■ Extract to read
# The Synchronized Machine Gun.



## jerryw (Jan 11, 2009)

I read a copy of the book, "Flying Dutchman" by Anthony Fokker (1931) in which he devotes an entire chapter to, "I Invent The Synchronized Machine Gun".
However, I understand that Fokker's claim has been disputed in recent times. Are there any known references or discussion on this matter?


----------



## proton45 (Jan 11, 2009)

I have never heard this before...where did you hear about this?


----------



## HoHun (Jan 12, 2009)

Hi Jerryw,

>However, I understand that Fokker's claim has been disputed in recent times. Are there any known references or discussion on this matter?

He had just not been disputed in recent times, but even back in WW1.

This thread shows a 1913 patent on interrupter gear:

http://www.ww2aircraft.net/forum/weapons-systems-tech/raf-guns-ammunition-15659.html

However, the lawsuit against Fokker failed, possibly because his interrupter system would not only interrupt the burst when a propeller blade was in the way, but also continue it when the line of fire was clear again.

Fokker did however have to pay license fees to August Euler, who had patented the method of mounting a fixed gun parallel to the line of flight and aim it by flying the plane.

The designer of Fokker's interrupter gear was his employee Heinrich Lübbe, like Fokker one of the original Johannisthal aviation pioneers who was a assdious inventor whose main interest was aircraft armament (which had been the reason for Fokker to hire him).

I'd be interested in the account Fokker gives of this invention ... "Arado" by Kranzhoff has one photograph with Lübbe and Fokker standing over the cockpit of an Eindecker conducting shooting trials, and another one with Lübbe in front of an Eindecker, explaining the system to a group of aviation officers that includes Oswald Boelcke.

Regards,

Henning (HoHun)


----------



## jerryw (Jan 12, 2009)

Proton45,
Copies of "Flying Dutchman" by Fokker Gould are readily available from the the ABE BOOKS website.
The book has been reprinted many times, including paperback versions.
The 1931 editions have quite a few photos in them.


----------



## jerryw (Jan 12, 2009)

Fokker's account (see below) is extraordinarily at odds with any description of his receiving help from anyone else! He is adamant that he did the whole job on his own and in very short time!

P.S. The Patent by Franz Schneider was lodged in England in July 1913 as *No. 191316,726.* It only runs to three pages and can be downloaded free from the Espacenet website. It is written in English.


----------



## HoHun (Jan 13, 2009)

Hi Jerryw,

>Fokker's account (see below) is extraordinarily at odds with any description of his receiving help from anyone else! He is adamant that he did the whole job on his own and in very short time!

Interesting ... however, Lübbe was clearly Fokker's armament man, being made director of the Fokker-Waffenfabrik in Berlin in 1916, and he certainly was an innovative designer as he came up with a 12-barrel Gatling gun for aircraft use in 1918, and a 20 mm aircraft cannon in the early 1930s. He also held many patents on military and civilian inventions in the inter-war period.

Kranzhoff notes "The share in the remarkable profits from the production of about 42000 sets of synchronizers made it possible for him [Lübbe] to found the 'Versuchsanstalt für Waffen- und Maschinenbau' in Berlin, Potsdamerstraße 27 b in 1919". Unfortunately, he does not note if that was the inventor's share or if Lübbe had a share in the profits due to his management position at the factory producing the synchronizers.

■ Data section

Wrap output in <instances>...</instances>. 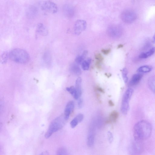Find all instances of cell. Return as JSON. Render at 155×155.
Here are the masks:
<instances>
[{"label":"cell","instance_id":"obj_23","mask_svg":"<svg viewBox=\"0 0 155 155\" xmlns=\"http://www.w3.org/2000/svg\"><path fill=\"white\" fill-rule=\"evenodd\" d=\"M128 72L127 69L124 68L122 71V74L124 81L125 83H127L128 80Z\"/></svg>","mask_w":155,"mask_h":155},{"label":"cell","instance_id":"obj_12","mask_svg":"<svg viewBox=\"0 0 155 155\" xmlns=\"http://www.w3.org/2000/svg\"><path fill=\"white\" fill-rule=\"evenodd\" d=\"M95 133L93 128L91 129L87 138V144L90 147L93 146L94 143Z\"/></svg>","mask_w":155,"mask_h":155},{"label":"cell","instance_id":"obj_19","mask_svg":"<svg viewBox=\"0 0 155 155\" xmlns=\"http://www.w3.org/2000/svg\"><path fill=\"white\" fill-rule=\"evenodd\" d=\"M81 79L80 77H79L76 81L75 88L78 94L79 97L81 96L82 94V90L81 89Z\"/></svg>","mask_w":155,"mask_h":155},{"label":"cell","instance_id":"obj_6","mask_svg":"<svg viewBox=\"0 0 155 155\" xmlns=\"http://www.w3.org/2000/svg\"><path fill=\"white\" fill-rule=\"evenodd\" d=\"M107 32L111 38H118L122 34L123 29L121 26L118 25H112L108 27Z\"/></svg>","mask_w":155,"mask_h":155},{"label":"cell","instance_id":"obj_32","mask_svg":"<svg viewBox=\"0 0 155 155\" xmlns=\"http://www.w3.org/2000/svg\"><path fill=\"white\" fill-rule=\"evenodd\" d=\"M101 52H102L105 55H107L109 54L111 52V49L109 48L107 49H103L101 50Z\"/></svg>","mask_w":155,"mask_h":155},{"label":"cell","instance_id":"obj_25","mask_svg":"<svg viewBox=\"0 0 155 155\" xmlns=\"http://www.w3.org/2000/svg\"><path fill=\"white\" fill-rule=\"evenodd\" d=\"M79 123L78 121L75 118L72 119L70 123V125L72 128H75Z\"/></svg>","mask_w":155,"mask_h":155},{"label":"cell","instance_id":"obj_34","mask_svg":"<svg viewBox=\"0 0 155 155\" xmlns=\"http://www.w3.org/2000/svg\"><path fill=\"white\" fill-rule=\"evenodd\" d=\"M109 105L111 107H113L115 106V104L111 100H109L108 101Z\"/></svg>","mask_w":155,"mask_h":155},{"label":"cell","instance_id":"obj_4","mask_svg":"<svg viewBox=\"0 0 155 155\" xmlns=\"http://www.w3.org/2000/svg\"><path fill=\"white\" fill-rule=\"evenodd\" d=\"M133 90L129 88L126 91L122 99L121 111L123 114L127 115L129 109V102L133 93Z\"/></svg>","mask_w":155,"mask_h":155},{"label":"cell","instance_id":"obj_21","mask_svg":"<svg viewBox=\"0 0 155 155\" xmlns=\"http://www.w3.org/2000/svg\"><path fill=\"white\" fill-rule=\"evenodd\" d=\"M152 70L151 67L149 66H144L140 67L137 72L140 73H146L151 72Z\"/></svg>","mask_w":155,"mask_h":155},{"label":"cell","instance_id":"obj_8","mask_svg":"<svg viewBox=\"0 0 155 155\" xmlns=\"http://www.w3.org/2000/svg\"><path fill=\"white\" fill-rule=\"evenodd\" d=\"M87 27L86 22L83 20H78L75 22L74 31L76 34L79 35L85 30Z\"/></svg>","mask_w":155,"mask_h":155},{"label":"cell","instance_id":"obj_5","mask_svg":"<svg viewBox=\"0 0 155 155\" xmlns=\"http://www.w3.org/2000/svg\"><path fill=\"white\" fill-rule=\"evenodd\" d=\"M137 15L134 12L127 10L124 11L121 15V18L125 23L128 24L132 23L137 19Z\"/></svg>","mask_w":155,"mask_h":155},{"label":"cell","instance_id":"obj_36","mask_svg":"<svg viewBox=\"0 0 155 155\" xmlns=\"http://www.w3.org/2000/svg\"><path fill=\"white\" fill-rule=\"evenodd\" d=\"M152 40L153 43H155V33L153 37Z\"/></svg>","mask_w":155,"mask_h":155},{"label":"cell","instance_id":"obj_31","mask_svg":"<svg viewBox=\"0 0 155 155\" xmlns=\"http://www.w3.org/2000/svg\"><path fill=\"white\" fill-rule=\"evenodd\" d=\"M95 91H99L100 93H105V91L103 89L101 88V87L99 86H96L95 87Z\"/></svg>","mask_w":155,"mask_h":155},{"label":"cell","instance_id":"obj_17","mask_svg":"<svg viewBox=\"0 0 155 155\" xmlns=\"http://www.w3.org/2000/svg\"><path fill=\"white\" fill-rule=\"evenodd\" d=\"M70 70L73 74L76 76H79L81 74V70L77 64H73L70 67Z\"/></svg>","mask_w":155,"mask_h":155},{"label":"cell","instance_id":"obj_16","mask_svg":"<svg viewBox=\"0 0 155 155\" xmlns=\"http://www.w3.org/2000/svg\"><path fill=\"white\" fill-rule=\"evenodd\" d=\"M66 90L69 92L75 99L78 100L80 98L77 93L75 87L74 86L67 87L66 88Z\"/></svg>","mask_w":155,"mask_h":155},{"label":"cell","instance_id":"obj_18","mask_svg":"<svg viewBox=\"0 0 155 155\" xmlns=\"http://www.w3.org/2000/svg\"><path fill=\"white\" fill-rule=\"evenodd\" d=\"M37 32L42 36H46L48 33L47 29L41 23L38 24L37 26Z\"/></svg>","mask_w":155,"mask_h":155},{"label":"cell","instance_id":"obj_33","mask_svg":"<svg viewBox=\"0 0 155 155\" xmlns=\"http://www.w3.org/2000/svg\"><path fill=\"white\" fill-rule=\"evenodd\" d=\"M101 63L100 62L96 61L95 63V66L98 69H100L101 68Z\"/></svg>","mask_w":155,"mask_h":155},{"label":"cell","instance_id":"obj_22","mask_svg":"<svg viewBox=\"0 0 155 155\" xmlns=\"http://www.w3.org/2000/svg\"><path fill=\"white\" fill-rule=\"evenodd\" d=\"M91 62V60L90 59H88L87 60L84 61L81 64L82 69L84 70H88Z\"/></svg>","mask_w":155,"mask_h":155},{"label":"cell","instance_id":"obj_28","mask_svg":"<svg viewBox=\"0 0 155 155\" xmlns=\"http://www.w3.org/2000/svg\"><path fill=\"white\" fill-rule=\"evenodd\" d=\"M75 118L78 121L79 123L83 121L84 119V116L82 114H79L76 116Z\"/></svg>","mask_w":155,"mask_h":155},{"label":"cell","instance_id":"obj_1","mask_svg":"<svg viewBox=\"0 0 155 155\" xmlns=\"http://www.w3.org/2000/svg\"><path fill=\"white\" fill-rule=\"evenodd\" d=\"M151 124L148 121L143 120L139 121L134 126L133 135L135 140L142 141L149 138L152 132Z\"/></svg>","mask_w":155,"mask_h":155},{"label":"cell","instance_id":"obj_35","mask_svg":"<svg viewBox=\"0 0 155 155\" xmlns=\"http://www.w3.org/2000/svg\"><path fill=\"white\" fill-rule=\"evenodd\" d=\"M96 98H97V99H98V100L100 101V95L99 94V93H96Z\"/></svg>","mask_w":155,"mask_h":155},{"label":"cell","instance_id":"obj_30","mask_svg":"<svg viewBox=\"0 0 155 155\" xmlns=\"http://www.w3.org/2000/svg\"><path fill=\"white\" fill-rule=\"evenodd\" d=\"M83 100L81 98H80L78 99V107L79 109H81L83 105Z\"/></svg>","mask_w":155,"mask_h":155},{"label":"cell","instance_id":"obj_10","mask_svg":"<svg viewBox=\"0 0 155 155\" xmlns=\"http://www.w3.org/2000/svg\"><path fill=\"white\" fill-rule=\"evenodd\" d=\"M74 103L72 101H70L66 105L64 114L65 118L66 121L69 119L71 114L74 109Z\"/></svg>","mask_w":155,"mask_h":155},{"label":"cell","instance_id":"obj_29","mask_svg":"<svg viewBox=\"0 0 155 155\" xmlns=\"http://www.w3.org/2000/svg\"><path fill=\"white\" fill-rule=\"evenodd\" d=\"M107 135L109 142L110 143H112L113 140V137L112 133L109 131L108 132Z\"/></svg>","mask_w":155,"mask_h":155},{"label":"cell","instance_id":"obj_7","mask_svg":"<svg viewBox=\"0 0 155 155\" xmlns=\"http://www.w3.org/2000/svg\"><path fill=\"white\" fill-rule=\"evenodd\" d=\"M42 8L43 10L51 14L55 13L58 11L56 5L50 1H47L43 3Z\"/></svg>","mask_w":155,"mask_h":155},{"label":"cell","instance_id":"obj_37","mask_svg":"<svg viewBox=\"0 0 155 155\" xmlns=\"http://www.w3.org/2000/svg\"><path fill=\"white\" fill-rule=\"evenodd\" d=\"M123 47V45H122L120 44V45H119L118 46V48H122Z\"/></svg>","mask_w":155,"mask_h":155},{"label":"cell","instance_id":"obj_14","mask_svg":"<svg viewBox=\"0 0 155 155\" xmlns=\"http://www.w3.org/2000/svg\"><path fill=\"white\" fill-rule=\"evenodd\" d=\"M155 52V47H153L148 51L140 54L139 58L142 59H145L153 55Z\"/></svg>","mask_w":155,"mask_h":155},{"label":"cell","instance_id":"obj_11","mask_svg":"<svg viewBox=\"0 0 155 155\" xmlns=\"http://www.w3.org/2000/svg\"><path fill=\"white\" fill-rule=\"evenodd\" d=\"M119 113L117 111H113L110 114L109 117L105 121V123L111 124L116 123L119 118Z\"/></svg>","mask_w":155,"mask_h":155},{"label":"cell","instance_id":"obj_15","mask_svg":"<svg viewBox=\"0 0 155 155\" xmlns=\"http://www.w3.org/2000/svg\"><path fill=\"white\" fill-rule=\"evenodd\" d=\"M148 85L150 90L155 93V76L149 78L148 80Z\"/></svg>","mask_w":155,"mask_h":155},{"label":"cell","instance_id":"obj_2","mask_svg":"<svg viewBox=\"0 0 155 155\" xmlns=\"http://www.w3.org/2000/svg\"><path fill=\"white\" fill-rule=\"evenodd\" d=\"M9 59L13 61L20 64H25L30 60V56L25 50L21 48H15L9 52Z\"/></svg>","mask_w":155,"mask_h":155},{"label":"cell","instance_id":"obj_26","mask_svg":"<svg viewBox=\"0 0 155 155\" xmlns=\"http://www.w3.org/2000/svg\"><path fill=\"white\" fill-rule=\"evenodd\" d=\"M95 58L96 61L101 62L104 60L103 57L100 53H97L95 55Z\"/></svg>","mask_w":155,"mask_h":155},{"label":"cell","instance_id":"obj_13","mask_svg":"<svg viewBox=\"0 0 155 155\" xmlns=\"http://www.w3.org/2000/svg\"><path fill=\"white\" fill-rule=\"evenodd\" d=\"M142 76V73L140 74V73L134 75L130 81V85L133 86L138 84L141 79Z\"/></svg>","mask_w":155,"mask_h":155},{"label":"cell","instance_id":"obj_24","mask_svg":"<svg viewBox=\"0 0 155 155\" xmlns=\"http://www.w3.org/2000/svg\"><path fill=\"white\" fill-rule=\"evenodd\" d=\"M57 153L58 155H66L67 154V152L65 148H62L58 150Z\"/></svg>","mask_w":155,"mask_h":155},{"label":"cell","instance_id":"obj_9","mask_svg":"<svg viewBox=\"0 0 155 155\" xmlns=\"http://www.w3.org/2000/svg\"><path fill=\"white\" fill-rule=\"evenodd\" d=\"M63 12L65 16L67 17H72L74 15L75 10L71 5L67 4L63 7Z\"/></svg>","mask_w":155,"mask_h":155},{"label":"cell","instance_id":"obj_3","mask_svg":"<svg viewBox=\"0 0 155 155\" xmlns=\"http://www.w3.org/2000/svg\"><path fill=\"white\" fill-rule=\"evenodd\" d=\"M66 121L64 115H61L53 120L45 134V138H49L53 133L62 129L65 125Z\"/></svg>","mask_w":155,"mask_h":155},{"label":"cell","instance_id":"obj_27","mask_svg":"<svg viewBox=\"0 0 155 155\" xmlns=\"http://www.w3.org/2000/svg\"><path fill=\"white\" fill-rule=\"evenodd\" d=\"M8 57H9L7 53H4L2 54L1 56V62L3 63L5 62L7 59Z\"/></svg>","mask_w":155,"mask_h":155},{"label":"cell","instance_id":"obj_20","mask_svg":"<svg viewBox=\"0 0 155 155\" xmlns=\"http://www.w3.org/2000/svg\"><path fill=\"white\" fill-rule=\"evenodd\" d=\"M87 54H88V51L85 50L83 52L81 55L77 57L75 60L76 64H81L84 61Z\"/></svg>","mask_w":155,"mask_h":155}]
</instances>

■ Aim
According to the forum thread on the synchronized machine gun, in what country and in what month and year was Franz Schneider's patent lodged? The records have no role in this exercise.

■ Exercise output
It was lodged in England in July 1913.